- **Work request**:
Without including any pictures, give back all of the data exactly.

- **Information provided**:
◇ ◇ ◇

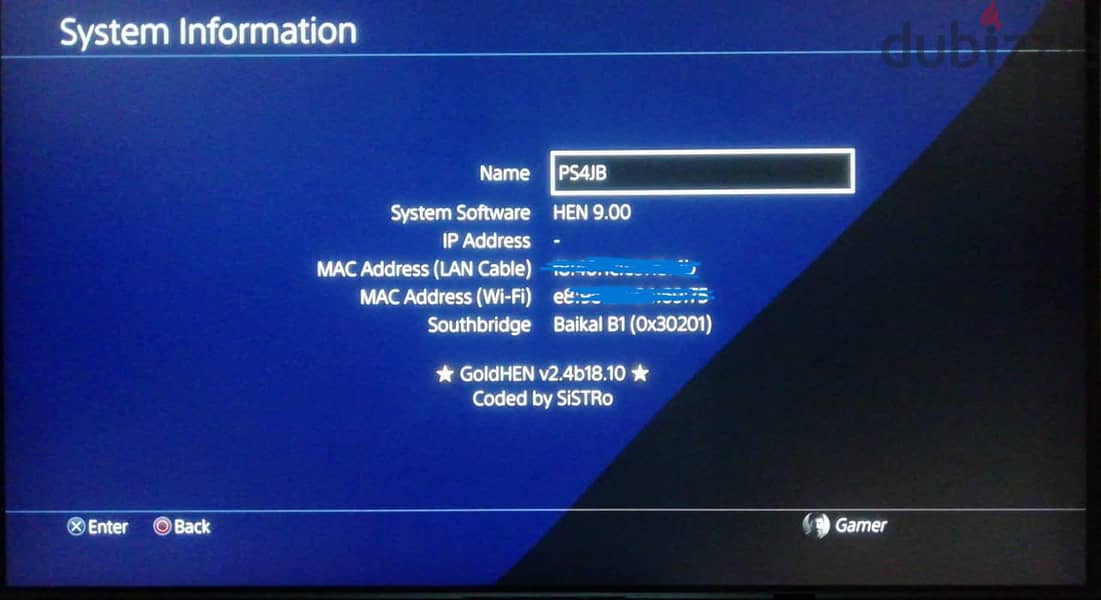 ps4 pro software 9 3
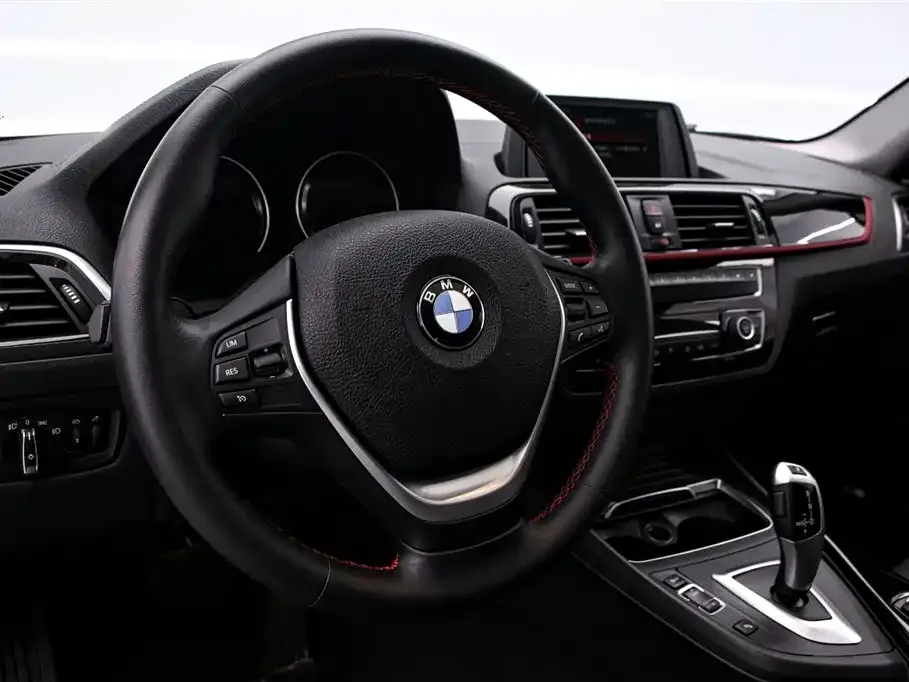 BMW 2 Series (Import) — фото 5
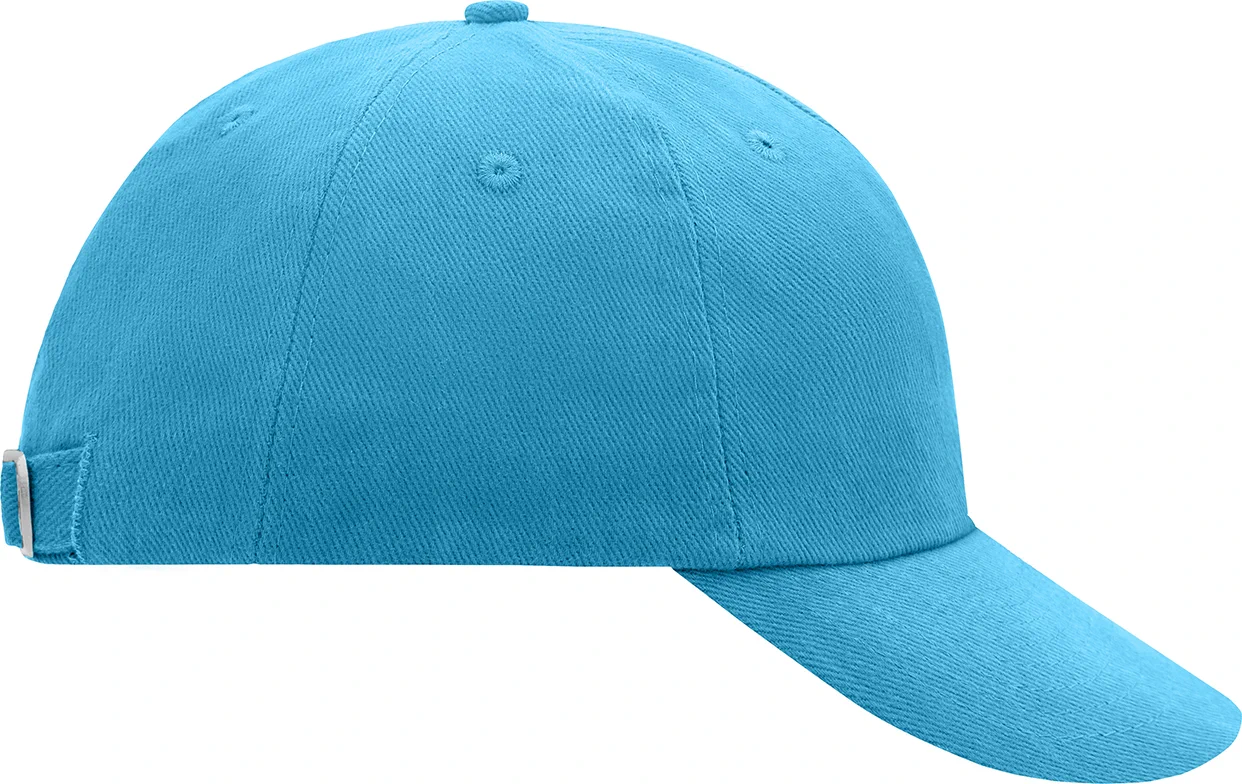 daiber 6-Panel Raver Cap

◇ ◇ ◇

- **Answer box**:
 ps4 pro software 9 3
 BMW 2 Series (Import) — фото 5
 daiber 6-Panel Raver Cap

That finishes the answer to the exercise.